• Problem details:
Please write out each of the items below word for word, leaving the pictures out of your answer.

• Rows:
● ● ● ● ●

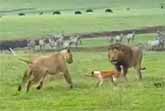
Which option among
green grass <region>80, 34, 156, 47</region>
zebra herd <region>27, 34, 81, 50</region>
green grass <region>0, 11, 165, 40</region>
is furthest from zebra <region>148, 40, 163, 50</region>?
green grass <region>0, 11, 165, 40</region>

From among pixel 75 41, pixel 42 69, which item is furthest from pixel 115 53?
pixel 75 41

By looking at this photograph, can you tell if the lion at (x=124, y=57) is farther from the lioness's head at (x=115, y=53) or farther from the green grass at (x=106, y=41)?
the green grass at (x=106, y=41)

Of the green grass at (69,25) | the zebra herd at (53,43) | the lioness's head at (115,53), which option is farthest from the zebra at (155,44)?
the lioness's head at (115,53)

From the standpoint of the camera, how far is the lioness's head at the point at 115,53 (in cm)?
2081

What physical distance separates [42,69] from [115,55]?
3.43m

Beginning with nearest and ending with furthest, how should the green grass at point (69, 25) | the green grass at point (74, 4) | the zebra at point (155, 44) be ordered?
the zebra at point (155, 44), the green grass at point (69, 25), the green grass at point (74, 4)

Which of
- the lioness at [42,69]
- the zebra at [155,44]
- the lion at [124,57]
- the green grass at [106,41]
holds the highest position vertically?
the lioness at [42,69]

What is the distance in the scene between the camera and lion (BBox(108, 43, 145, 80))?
821 inches

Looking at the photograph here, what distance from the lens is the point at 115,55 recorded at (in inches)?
822

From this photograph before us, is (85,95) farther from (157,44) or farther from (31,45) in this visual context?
(31,45)

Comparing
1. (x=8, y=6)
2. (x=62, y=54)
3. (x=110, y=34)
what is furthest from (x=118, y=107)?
(x=8, y=6)

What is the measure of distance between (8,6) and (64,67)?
70684 millimetres

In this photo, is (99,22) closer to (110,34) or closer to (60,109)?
(110,34)

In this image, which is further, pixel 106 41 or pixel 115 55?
pixel 106 41
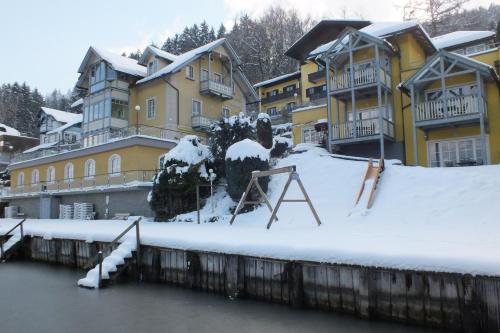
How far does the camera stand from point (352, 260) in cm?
856

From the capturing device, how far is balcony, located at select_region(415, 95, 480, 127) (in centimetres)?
2019

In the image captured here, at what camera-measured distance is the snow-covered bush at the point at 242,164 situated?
753 inches

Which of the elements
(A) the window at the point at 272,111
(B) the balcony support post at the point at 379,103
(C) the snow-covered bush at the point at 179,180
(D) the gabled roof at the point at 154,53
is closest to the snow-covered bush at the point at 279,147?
(C) the snow-covered bush at the point at 179,180

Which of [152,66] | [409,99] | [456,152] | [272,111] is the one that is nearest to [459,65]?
[409,99]

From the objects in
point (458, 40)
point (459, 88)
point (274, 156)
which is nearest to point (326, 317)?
point (274, 156)

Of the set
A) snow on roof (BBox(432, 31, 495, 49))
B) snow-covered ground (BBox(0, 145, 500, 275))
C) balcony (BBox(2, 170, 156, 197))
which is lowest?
snow-covered ground (BBox(0, 145, 500, 275))

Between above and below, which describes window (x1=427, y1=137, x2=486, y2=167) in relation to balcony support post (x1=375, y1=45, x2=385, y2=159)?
below

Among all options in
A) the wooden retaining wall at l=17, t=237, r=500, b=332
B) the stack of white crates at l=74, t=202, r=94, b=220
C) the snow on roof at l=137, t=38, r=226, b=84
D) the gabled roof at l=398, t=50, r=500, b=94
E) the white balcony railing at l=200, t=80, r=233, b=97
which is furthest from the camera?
the white balcony railing at l=200, t=80, r=233, b=97

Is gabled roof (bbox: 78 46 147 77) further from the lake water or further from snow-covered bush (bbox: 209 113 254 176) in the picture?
the lake water

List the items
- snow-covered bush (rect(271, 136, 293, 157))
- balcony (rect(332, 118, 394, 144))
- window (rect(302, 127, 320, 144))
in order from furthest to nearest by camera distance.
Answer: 1. window (rect(302, 127, 320, 144))
2. snow-covered bush (rect(271, 136, 293, 157))
3. balcony (rect(332, 118, 394, 144))

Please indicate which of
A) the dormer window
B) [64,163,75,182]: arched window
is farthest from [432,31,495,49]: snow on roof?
[64,163,75,182]: arched window

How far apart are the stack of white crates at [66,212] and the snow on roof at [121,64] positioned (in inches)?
466

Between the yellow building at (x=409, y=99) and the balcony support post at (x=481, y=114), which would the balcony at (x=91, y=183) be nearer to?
the yellow building at (x=409, y=99)

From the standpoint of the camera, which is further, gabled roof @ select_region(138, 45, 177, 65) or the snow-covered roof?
gabled roof @ select_region(138, 45, 177, 65)
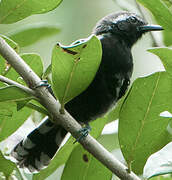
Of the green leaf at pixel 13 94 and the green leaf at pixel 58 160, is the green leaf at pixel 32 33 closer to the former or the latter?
the green leaf at pixel 58 160

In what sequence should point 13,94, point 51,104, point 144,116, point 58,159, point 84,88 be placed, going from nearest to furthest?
point 13,94
point 51,104
point 84,88
point 144,116
point 58,159

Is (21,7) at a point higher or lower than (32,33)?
higher

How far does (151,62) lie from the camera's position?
7207 millimetres

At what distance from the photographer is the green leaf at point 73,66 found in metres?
2.10

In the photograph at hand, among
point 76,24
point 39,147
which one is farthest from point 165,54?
point 76,24

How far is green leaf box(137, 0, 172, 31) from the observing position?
252cm

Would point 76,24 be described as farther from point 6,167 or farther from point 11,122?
point 6,167

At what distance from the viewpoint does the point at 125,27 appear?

● ● ● ● ●

• Correct output:
Which option among
green grass <region>80, 34, 156, 47</region>
zebra herd <region>27, 34, 81, 50</region>
green grass <region>0, 11, 165, 40</region>
is furthest from zebra <region>148, 40, 163, 50</region>?
green grass <region>0, 11, 165, 40</region>

From among pixel 75 41, pixel 42 69, which item is furthest from pixel 115 53?
pixel 75 41

By looking at this photograph, can you tell if the lion at (x=124, y=57) is farther from the lioness's head at (x=115, y=53) or farther from the green grass at (x=106, y=41)?
the green grass at (x=106, y=41)

Of the green grass at (69,25) | the zebra herd at (53,43) | the lioness's head at (115,53), which option is farthest from the zebra at (155,44)?
the lioness's head at (115,53)

From the standpoint of the camera, how far is the lioness's head at the point at 115,53 (in cm)?
2081

What physical distance separates [42,69] from [115,55]?
3.43m

Beginning with nearest and ending with furthest, how should the green grass at point (69, 25) | the green grass at point (74, 4) | the zebra at point (155, 44) be ordered?
the zebra at point (155, 44), the green grass at point (69, 25), the green grass at point (74, 4)

Which of
- the lioness at [42,69]
- the zebra at [155,44]
- the lion at [124,57]
- the green grass at [106,41]
holds the highest position vertically?
the lioness at [42,69]

What is the distance in the scene between the camera and lion (BBox(108, 43, 145, 80))?
821 inches

Looking at the photograph here, what distance from the lens is the point at 115,55 recorded at (in inches)?
822

From this photograph before us, is (85,95) farther from (157,44) or farther from (31,45) in this visual context?
(31,45)

Comparing
1. (x=8, y=6)
2. (x=62, y=54)
3. (x=110, y=34)
what is furthest from (x=118, y=107)?
(x=8, y=6)

What is the measure of distance between (8,6) and (64,67)?
70684 millimetres

In this photo, is (99,22) closer to (110,34) or closer to (60,109)?
(110,34)

In this image, which is further, pixel 106 41 or pixel 115 55?
pixel 106 41
How far does the camera stand from point (352, 260) in cm?
856

From the capturing device, how far is balcony, located at select_region(415, 95, 480, 127) (in centimetres)?
2019

In the image captured here, at what camera-measured distance is the snow-covered bush at the point at 242,164 situated?
753 inches

Which of the elements
(A) the window at the point at 272,111
(B) the balcony support post at the point at 379,103
(C) the snow-covered bush at the point at 179,180
(D) the gabled roof at the point at 154,53
is closest to the snow-covered bush at the point at 279,147?
(C) the snow-covered bush at the point at 179,180

Which of [152,66] | [409,99] | [456,152] | [272,111] is the one that is nearest to [459,65]?
[409,99]

From the objects in
point (458, 40)
point (459, 88)
point (274, 156)
which is nearest to point (326, 317)?
point (274, 156)

Of the set
A) snow on roof (BBox(432, 31, 495, 49))
B) snow-covered ground (BBox(0, 145, 500, 275))
C) balcony (BBox(2, 170, 156, 197))
which is lowest?
snow-covered ground (BBox(0, 145, 500, 275))

Between above and below, which describes window (x1=427, y1=137, x2=486, y2=167) in relation to balcony support post (x1=375, y1=45, x2=385, y2=159)?
below

Among all options in
A) the wooden retaining wall at l=17, t=237, r=500, b=332
B) the stack of white crates at l=74, t=202, r=94, b=220
C) the snow on roof at l=137, t=38, r=226, b=84
D) the gabled roof at l=398, t=50, r=500, b=94
E) the white balcony railing at l=200, t=80, r=233, b=97
which is furthest from the camera?
the white balcony railing at l=200, t=80, r=233, b=97

Is gabled roof (bbox: 78 46 147 77) further from the lake water or further from snow-covered bush (bbox: 209 113 254 176) in the picture?
the lake water

List the items
- snow-covered bush (rect(271, 136, 293, 157))
- balcony (rect(332, 118, 394, 144))
- window (rect(302, 127, 320, 144))
in order from furthest to nearest by camera distance.
Answer: 1. window (rect(302, 127, 320, 144))
2. snow-covered bush (rect(271, 136, 293, 157))
3. balcony (rect(332, 118, 394, 144))

Please indicate which of
A) the dormer window
B) [64,163,75,182]: arched window
is farthest from [432,31,495,49]: snow on roof?
[64,163,75,182]: arched window

How far apart are the stack of white crates at [66,212] and the snow on roof at [121,64] positioned (in inches)?
466

Between the yellow building at (x=409, y=99) and the balcony support post at (x=481, y=114), which would the balcony at (x=91, y=183) be nearer to?
the yellow building at (x=409, y=99)

From the standpoint of the camera, which is further, gabled roof @ select_region(138, 45, 177, 65) or the snow-covered roof?
gabled roof @ select_region(138, 45, 177, 65)
Of the green leaf at pixel 13 94 and the green leaf at pixel 58 160, is the green leaf at pixel 32 33 closer to the former or the latter?
the green leaf at pixel 58 160

In what sequence should point 13,94, point 51,104, point 144,116, point 58,159, point 84,88 be placed, going from nearest to furthest?
point 13,94
point 51,104
point 84,88
point 144,116
point 58,159

Is (21,7) at a point higher or lower than (32,33)?
higher

How far does (151,62) lie from the camera's position?
7207 millimetres

At what distance from the photographer is the green leaf at point 73,66 found in metres?
2.10

In the photograph at hand, among
point 76,24
point 39,147
which one is farthest from point 165,54?
point 76,24

How far is green leaf box(137, 0, 172, 31) from the observing position?
252cm

Would point 76,24 be described as farther from point 6,167 or farther from point 11,122?
point 6,167

At what distance from the viewpoint does the point at 125,27 appear?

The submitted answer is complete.